Millions of college students are heading back to school, but some incoming freshman at Duke University are balking at their summer reading list: Several members of the class of 2019 say they declined to read Alison Bechdel's graphic memoir, Fun Home, because its sexual content and homosexual themes conflicts with their religious beliefs.

One student, Brian Grasso, posted on Facebook last month that he would read Fun Home, the basis for a Tony-winning musical now on Broadway, “because of the graphic visual depictions of sexuality.”

He added, “I feel as if I would have to compromise my personal Christian moral beliefs to read it.”

Fun Home was not required reading for class, but rather placed on the school's summer reading list, which is optional.
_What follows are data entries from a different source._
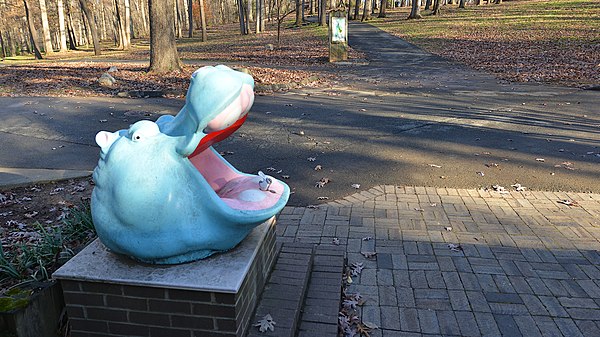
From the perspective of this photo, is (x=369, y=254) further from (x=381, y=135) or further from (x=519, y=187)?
(x=381, y=135)

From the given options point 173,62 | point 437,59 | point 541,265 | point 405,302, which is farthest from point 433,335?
point 437,59

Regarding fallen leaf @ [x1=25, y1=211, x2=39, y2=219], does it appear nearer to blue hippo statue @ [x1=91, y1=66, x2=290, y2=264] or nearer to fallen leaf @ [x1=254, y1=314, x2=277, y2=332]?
blue hippo statue @ [x1=91, y1=66, x2=290, y2=264]

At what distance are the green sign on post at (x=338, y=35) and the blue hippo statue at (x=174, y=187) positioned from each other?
16.7 m

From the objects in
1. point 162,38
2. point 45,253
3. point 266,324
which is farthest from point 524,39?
point 45,253

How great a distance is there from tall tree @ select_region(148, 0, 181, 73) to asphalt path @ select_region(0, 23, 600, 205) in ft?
13.7

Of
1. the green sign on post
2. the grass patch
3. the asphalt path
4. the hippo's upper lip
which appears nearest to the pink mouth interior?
the hippo's upper lip

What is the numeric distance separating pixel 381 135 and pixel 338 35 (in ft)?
37.7

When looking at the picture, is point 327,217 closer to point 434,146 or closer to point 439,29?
point 434,146

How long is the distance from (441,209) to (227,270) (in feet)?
11.1

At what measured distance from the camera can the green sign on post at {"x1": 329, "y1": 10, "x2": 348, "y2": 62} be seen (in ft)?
60.3

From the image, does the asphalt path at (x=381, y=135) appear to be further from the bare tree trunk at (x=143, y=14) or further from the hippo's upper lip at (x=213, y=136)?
the bare tree trunk at (x=143, y=14)

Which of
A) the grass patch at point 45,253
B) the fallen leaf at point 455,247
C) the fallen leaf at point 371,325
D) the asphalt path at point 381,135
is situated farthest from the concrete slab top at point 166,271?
the asphalt path at point 381,135

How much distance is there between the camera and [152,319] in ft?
8.78

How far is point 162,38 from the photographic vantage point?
1573 cm
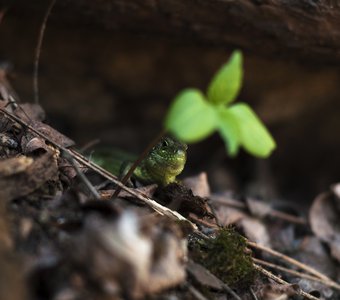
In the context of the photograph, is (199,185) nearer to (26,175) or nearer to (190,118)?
(26,175)

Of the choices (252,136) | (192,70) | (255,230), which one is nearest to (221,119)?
(252,136)

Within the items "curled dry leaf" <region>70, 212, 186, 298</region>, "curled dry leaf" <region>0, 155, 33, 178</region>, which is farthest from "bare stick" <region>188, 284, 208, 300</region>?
"curled dry leaf" <region>0, 155, 33, 178</region>

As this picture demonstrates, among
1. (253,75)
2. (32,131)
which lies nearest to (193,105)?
(32,131)

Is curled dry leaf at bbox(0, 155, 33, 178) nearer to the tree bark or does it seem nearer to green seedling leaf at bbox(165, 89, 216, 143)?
green seedling leaf at bbox(165, 89, 216, 143)

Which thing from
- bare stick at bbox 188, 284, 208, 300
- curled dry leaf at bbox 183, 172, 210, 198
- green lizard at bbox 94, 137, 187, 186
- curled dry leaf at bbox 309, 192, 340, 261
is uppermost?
bare stick at bbox 188, 284, 208, 300

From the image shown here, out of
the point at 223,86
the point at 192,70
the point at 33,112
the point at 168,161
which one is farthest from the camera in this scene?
the point at 192,70

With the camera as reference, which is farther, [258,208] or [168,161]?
[258,208]

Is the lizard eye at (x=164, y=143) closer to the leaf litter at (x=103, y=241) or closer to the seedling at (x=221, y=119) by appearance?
the leaf litter at (x=103, y=241)

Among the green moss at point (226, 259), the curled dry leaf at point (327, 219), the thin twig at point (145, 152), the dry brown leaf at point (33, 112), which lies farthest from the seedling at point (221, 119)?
the curled dry leaf at point (327, 219)
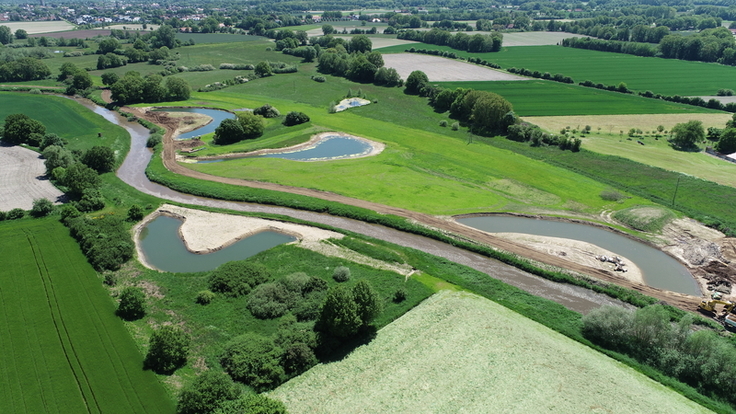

The autobiographical graphic novel tells the story of Bechdel's childhood in her family's funeral home, and coming to grips with both her closeted father's death and her own emerging sexuality.

Many of Grasso's classmates defended the book's literary merit.

“Reading the book will allow you to open your mind to a new perspective and examine a way of life and thinking with which you are unfamiliar,” wrote freshman Marivi Howell-Arza.

Others agreed with Grasso, though.

“The nature of ‘Fun Home’ ... violates my conscience due to its pornographic nature,” Freshman Jeffrey Wubbenhorst wrote in an email.

“Duke did not seem to have people like me in mind,” Grasso told the Duke Chronicle. “It was like Duke didn’t know we existed, which surprises me.”

What surprises us is that students at a top school think they're only supposed to read things that confirm their ideology.